The Billings Area Indian Health Service can’t offer a full range of services, its new interim director says. But the services it does provide must be up to snuff.
Acting Director Dorothy A. Dupree acknowledged inadequacies in the Billings area office during an interview with the Billings Gazette and outlined steps she’s taking to put quality care at the forefront.
“We’re at the beginning of a lot of learning,” she said.
Dupree, a veteran of the IHS with more than 20 years experience in Indian health care, was chosen to step in until a replacement is found for former director Anna Whiting-Sorrell, who resigned in April after fewer than 18 months, citing the great challenges facing the agency.
Whiting-Sorrell’s resignation put a spotlight back on the beleaguered office and was met with calls from tribal leaders and Montana congressmen to again investigate its operations.

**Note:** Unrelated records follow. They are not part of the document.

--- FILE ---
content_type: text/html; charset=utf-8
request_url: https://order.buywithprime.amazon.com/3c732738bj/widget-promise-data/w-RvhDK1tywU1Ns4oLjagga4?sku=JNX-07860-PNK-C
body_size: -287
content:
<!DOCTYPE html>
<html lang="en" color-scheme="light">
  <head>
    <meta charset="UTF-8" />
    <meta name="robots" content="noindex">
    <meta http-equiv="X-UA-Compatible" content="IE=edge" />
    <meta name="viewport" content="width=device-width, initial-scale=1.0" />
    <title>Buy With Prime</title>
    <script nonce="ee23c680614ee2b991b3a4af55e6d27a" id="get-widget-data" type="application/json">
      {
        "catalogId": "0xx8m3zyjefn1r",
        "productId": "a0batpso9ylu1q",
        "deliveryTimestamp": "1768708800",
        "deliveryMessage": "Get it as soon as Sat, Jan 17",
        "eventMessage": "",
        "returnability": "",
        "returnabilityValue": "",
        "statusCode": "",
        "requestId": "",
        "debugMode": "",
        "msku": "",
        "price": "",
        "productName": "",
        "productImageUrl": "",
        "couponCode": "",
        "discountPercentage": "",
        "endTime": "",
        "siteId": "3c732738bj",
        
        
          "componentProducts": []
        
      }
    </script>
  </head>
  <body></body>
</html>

During a U.S. Senate field hearing in Billings, patients and tribal leaders criticized IHS for what they described as pervasive dysfunction and substandard care at IHS hospitals.
“It’s not quality health care. It’s whatever care,” one patient told The Gazette in May.
A congressional watchdog group will soon launch an investigation of the Billings-area agency, with a report expected to be completed by the end of the year, Sen. Jon Tester, D-Mont., said.
Dupree, who started in June, said improving the agency will take time, but she thinks it can be done. During her interim tenure, she’s trying to put in place a “skeleton of quality” that will allow Billings Area IHS hospitals and clinics to meet health care standards and can carry through to the next director.
“In a system, you know what needs to be in place. We do have some elements here that are not in place,” Dupree said.
A member of the Assiniboine and Sioux tribes, Dupree grew up on the Fort Peck Reservation and graduated from Poplar High School. She’s soft-spoken but firm, a veteran administrator who thinks in the language of federal systems, yet ties her interest in IHS to a simple childhood desire to help fellow Indians.
She was appointed to fill the void in Billings in part because of her work in improving care delivered by the IHS regional office in Phoenix, Ariz., where she is expected to return as director.
She also has been director at IHS offices in Albuquerque, N.M., and Tucson, Ariz., and spent a decade as a policy adviser for the Centers for Medicare and Medicaid Services. There, Dupree established a tribal affairs office within CMS.
In Billings, one area needing attention is hospital procedures for handling patient complaints, which Dupree said have not been consistent. She also said hospitals didn’t have staff committees dedicated to overseeing quality, which is considered an industry standard.
Both are being put in place now, Dupree said, and she wants the Billings office to track complaints over time so it can better identify areas for improvement. IHS officials shouldn’t need auditors to let them know where problems are, Dupree said.
Some tribal leaders have criticized the Billings administrative office for not being patient-focused, but Dupree thinks the problem is due to lack of education, not apathy. And she said it’s not unique to Billings.
“What I’ve seen here is lack of knowledge, first, about what hospital system requirements are,” she said. “That was also prevalent in Tucson. It was prevalent in Phoenix.”
“It’s difficult to recruit for individuals who have that level of experience and that level of detail, so we train for it,” she added.
Staff recently traveled to Phoenix to receive training through a hospital consortium Dupree established there that’s intended to share best practices across IHS hospitals. Webinars and onsite training opportunities in Billings will be ongoing, she said.
“Some people are thirsty for that and are very responsive to that. Those resistant to change will self-select out, or they will not perform” and will be dealt with accordingly, Dupree said.
Administrative bloat isn’t the cause of IHS troubles, she said. The amount budgeted for “purely operational staff” in the Billings area is about 13 percent — not more than half, as has been claimed by some tribal leaders.
But IHS remains “extremely short” on provider staffing, due to difficulties in recruiting and funding that’s leaner than other federal health care agencies. It’s important for the tribes to understand the agency’s limitations, Dupree said.
While IHS is able to provide primary care, its ability to employ specialists will continue to diminish unless its funding is increased to keep pace with inflating costs of health care, she said.
Funding for referrals doesn’t meet patient need, so cases are prioritized by severity, starting with “life or limb” situations. Some patients may need to apply for third-party insurance to receive certain specialized care, Dupree said, which doesn’t sit well with many tribal members, for whom health care was promised by federal treaty.
“The issue is we can’t provide all care, but what we can provide we have to provide well and make certain that we’re following the quality standards for that,” Dupree said.
Community meetings with tribes is one way to build understanding, become more responsive to patient needs and restore trust.
“It’s difficult, but it’s necessary,” she said.